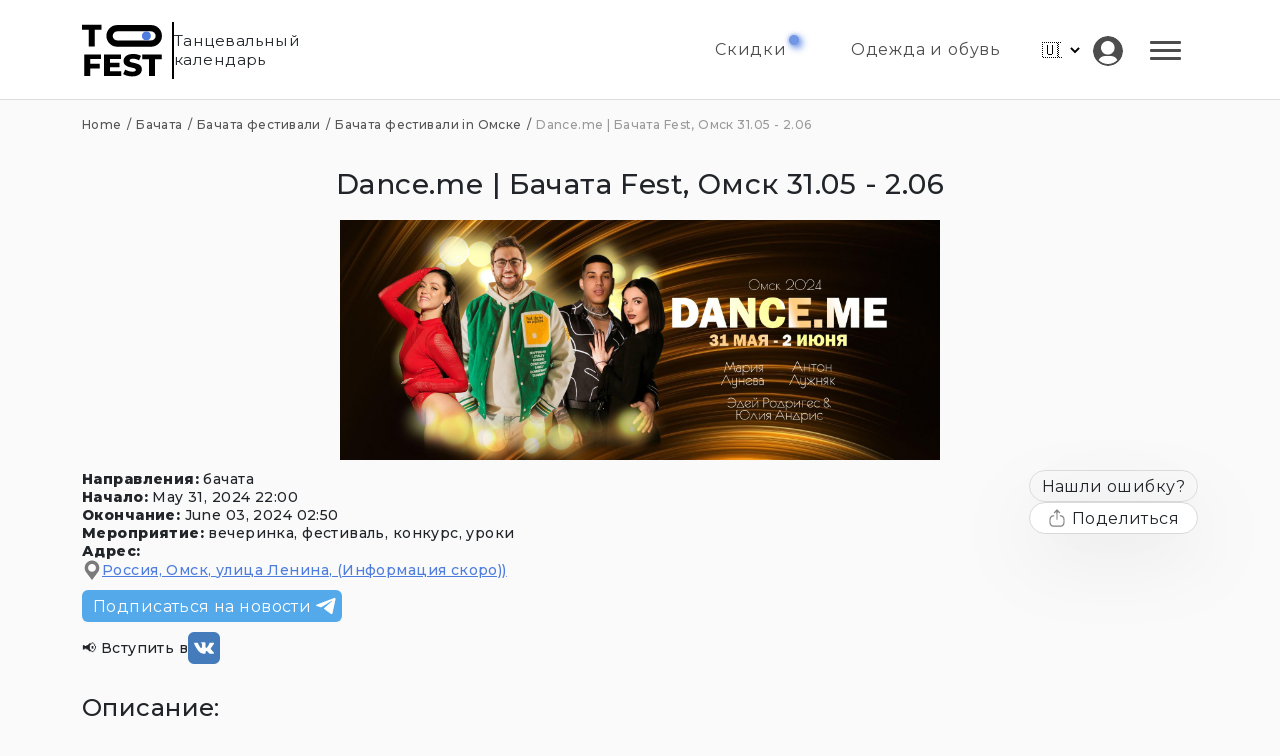

--- FILE ---
content_type: text/html; charset=utf-8
request_url: https://tofest.ru/danceme_omsk/
body_size: 999
content:
<!DOCTYPE html>
<html>
<head>
    <meta charset="utf-8">
<title>Танцевальный календарь - Tofest</title>

<meta name="viewport" content="width=device-width, initial-scale=1">
<link rel="icon" type="image/svg+xml" href="/logo.svg" />
<link rel="apple-touch-icon" sizes="180x180" href="/favicon-apple-touch-icon.png?v=1" />
<link rel="icon" type="image/png" sizes="32x32" href="/favicon-32x32.png?v=1" />
<link rel="icon" type="image/png" sizes="16x16" href="/favicon-16x16.png?v=1" />
<link rel="manifest" href="/favicon-site.webmanifest?v=1" />
<link rel="mask-icon" href="/favicon-safari-pinned-tab.svg?v=1" color="#5bbad5" />
<link rel="shortcut icon" href="/favicon.ico?v=1" />
<meta name="msapplication-TileColor" content="#da532c" />
<meta name="theme-color" content="#ffffff" />





    <!-- Yandex.Metrika counter -->
    <script type="text/javascript" >
      (function(m,e,t,r,i,k,a){m[i]=m[i]||function(){(m[i].a=m[i].a||[]).push(arguments)};
      m[i].l=1*new Date();k=e.createElement(t),a=e.getElementsByTagName(t)[0],k.async=1,k.src=r,a.parentNode.insertBefore(k,a)})
      (window, document, "script", "https://mc.yandex.ru/metrika/tag.js", "ym");
      
      ym(84261721, "init", {
          clickmap:true,
          trackLinks:true,
          accurateTrackBounce:true,
          webvisor:true
      });
    </script>
    <!-- /Yandex.Metrika counter -->
    
<meta name="yandex-verification" content="6a1dd3bff03c9ab0" /><link rel="stylesheet" href="/assets/index-60VdHCIN.css">
<link rel="alternate" hrefLang="en" href='https://tofest.ru/en/danceme_omsk/' /><link rel="alternate" hrefLang="ru" href="https://tofest.ru/danceme_omsk/" />

<link rel="canonical" href="https://tofest.ru/danceme_omsk/"/>
<meta property="og:type" content="article" />
<meta property="og:site_name" content="Танцевальный календарь Tofest.ru"/>
<meta property="og:title" content="Танцевальный календарь" />

<meta property="og:url" content="https://tofest.ru/danceme_omsk/" />



</head>
<body>
    
    <div id="root"></div>
    <script src="/assets/index-DbzpZ5KJ.js?1768671949"></script>
</body>
</html>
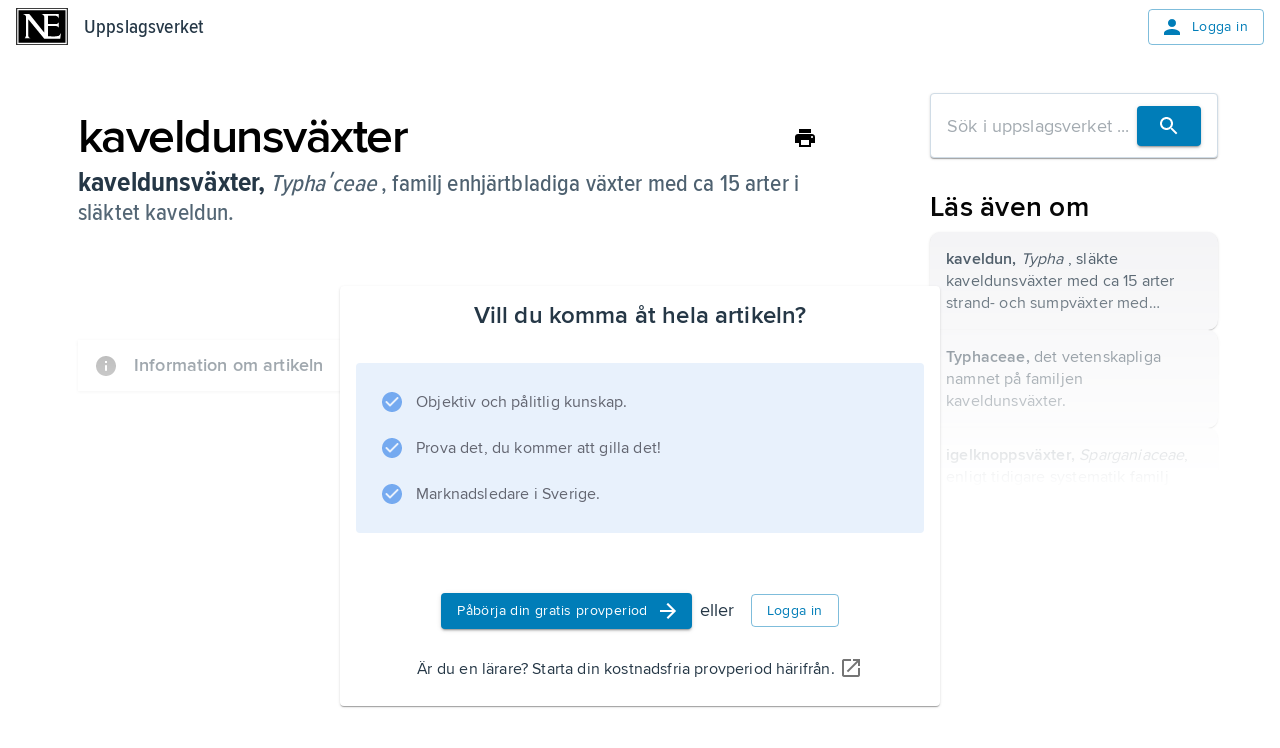

--- FILE ---
content_type: application/javascript; charset=UTF-8
request_url: https://www.ne.se/ency-assets/_next/static/chunks/5749-1eb35de31c77f71b.js
body_size: 21765
content:
"use strict";(self.webpackChunk_N_E=self.webpackChunk_N_E||[]).push([[5749],{15764:(M,N,D)=>{D.r(N),D.d(N,{default:()=>j});let j="[data-uri]"},19168:(M,N,D)=>{D.r(N),D.d(N,{default:()=>j});let j="[data-uri]"},20112:(M,N,D)=>{D.r(N),D.d(N,{default:()=>j});let j="[data-uri]"},40061:(M,N,D)=>{D.r(N),D.d(N,{default:()=>j});let j="[data-uri]"},41905:(M,N,D)=>{D.r(N),D.d(N,{default:()=>j});let j="[data-uri]"},42885:(M,N,D)=>{D.r(N),D.d(N,{default:()=>j});let j="[data-uri]"},49837:(M,N,D)=>{D.d(N,{A:()=>I});var j=D(75891);let I=(0,D(58305).A)(j.N_)},50205:(M,N,D)=>{D.r(N),D.d(N,{default:()=>j});let j="[data-uri]"},50399:(M,N,D)=>{D.r(N)},50589:(M,N,D)=>{D.r(N),D.d(N,{default:()=>j});let j="[data-uri]"},68104:(M,N,D)=>{D.r(N),D.d(N,{default:()=>j});let j="[data-uri]"},88786:(M,N,D)=>{D.r(N),D.d(N,{default:()=>j});let j=D.p+"ta-product.f70ca0c.svg"},95935:(M,N,D)=>{D.r(N),D.d(N,{default:()=>j});let j="[data-uri]"},97243:(M,N,D)=>{D.r(N),D.d(N,{default:()=>j});let j="[data-uri]"},99830:(M,N,D)=>{D.r(N),D.d(N,{default:()=>j});let j="[data-uri]"}}]);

----------

◆ WHAT YOU NEED TO DO:
Among the records, find all lines that include the string "meta" and return them.

◆ SOLUTION TO THIS TASK:
    <meta charset="utf-8">
<meta name="viewport" content="width=device-width, initial-scale=1">
<meta name="msapplication-TileColor" content="#da532c" />
<meta name="theme-color" content="#ffffff" />
<meta name="yandex-verification" content="6a1dd3bff03c9ab0" /><link rel="stylesheet" href="/assets/index-60VdHCIN.css">
<meta property="og:type" content="article" />
<meta property="og:site_name" content="Танцевальный календарь Tofest.ru"/>
<meta property="og:title" content="Танцевальный календарь" />
<meta property="og:url" content="https://tofest.ru/danceme_omsk/" />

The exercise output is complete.